La famille de Matthew Avignone, photographe américain de 30 ans, est unique. Il est l’aîné d’une fratrie de cinq frères et sœurs, tous venus de pays différents. Leur enfance, dans une petite ville des États-Unis, soulève bien des questions de la part des habitants. Stranger than Family illustre avec une grande affection, la normalité de cette famille exceptionnelle.
Fisheye : Comment la photographie est-elle entrée dans ta vie ?
Matthew Avignone :
J’ai découvert la photographie quand j’étais très jeune, grâce à un Polaroid, offert par ma mère. Une fois à l’université, alors que j’étudiais l’ingénierie mécanique, j’ai pris un cours de photo et je suis tombé amoureux du médium. Lorsqu’on commence, tout semble intéressant, et j’ai eu la chance d’avoir un professeur qui m’a poussé à l’exploration. Je me suis ensuite inscrit à Columbia College, à Chicago, une école d’art au cours de photo renommé.
Qu’aimes-tu photographier ?
Mes goûts ont évolué avec le temps. Toutes mes séries sont reliées par un thème commun : les gens et leur histoire. J’ai d’abord été intéressé par la représentation de l’humain. Ces deniers temps, c’est la spiritualité qui m’attire, l’invisible. J’aime travailler avec la nature et faire interagir avec elle des objets et des personnes.
Comment Stranger than Family a-t-il vu le jour ?
C’était tout d’abord un projet technique, qui a commencé avec sept portraits de ma famille. J’ai choisi de les photographier pour la simple raison qu’ils étaient à ma disposition, mais c’est en partageant les clichés avec mes camarades de classe, et lorsque leurs questions ont fusé – « Qui sont ces personnes ? » « Pourquoi sont-ils tous d’origine différente ? » – que j’ai réalisé que ma famille était passionnante. Quatre mois plus tard, j’ai présenté le début de mon travail à l’un de mes professeurs, qui m’a poussé à continuer.
Tu as donc suivi son conseil ?
Oui, chaque week-end, je rentrais chez moi et je photographiais ma famille. Après un an de prises de vue, le projet a commencé à se développer.

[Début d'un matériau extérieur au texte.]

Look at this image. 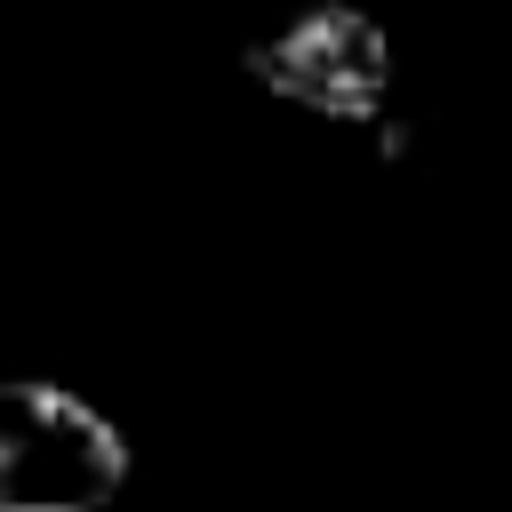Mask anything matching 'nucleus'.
Wrapping results in <instances>:
<instances>
[{"instance_id": "1", "label": "nucleus", "mask_w": 512, "mask_h": 512, "mask_svg": "<svg viewBox=\"0 0 512 512\" xmlns=\"http://www.w3.org/2000/svg\"><path fill=\"white\" fill-rule=\"evenodd\" d=\"M128 488V440L48 376L0 392V512H104Z\"/></svg>"}, {"instance_id": "2", "label": "nucleus", "mask_w": 512, "mask_h": 512, "mask_svg": "<svg viewBox=\"0 0 512 512\" xmlns=\"http://www.w3.org/2000/svg\"><path fill=\"white\" fill-rule=\"evenodd\" d=\"M248 80L272 88L280 104L296 112H320V120H376L384 112V88H392V40L376 16L328 0V8H304L288 16L280 32L248 40Z\"/></svg>"}]
</instances>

Composer mes images était un véritable défi, puisque nous vivions dans un ranch, avec un jardin qui donnait sur l’autoroute – un paysage qui ne me plaisait pas particulièrement. J’étais inspiré par l’ouvrage Pictures from Home, de Larry Sultan, qui avait incorporé différents documents dans son histoire, pour en faire un récit original. J’ai donc commencé à fouiller dans les vieilles photos de mes parents. Cela m’a aidé à raconter ma propre histoire. Finalement, l’écrire entièrement m’a pris quatre ans.
Ta famille est passionnante, comment s’est-elle formée ?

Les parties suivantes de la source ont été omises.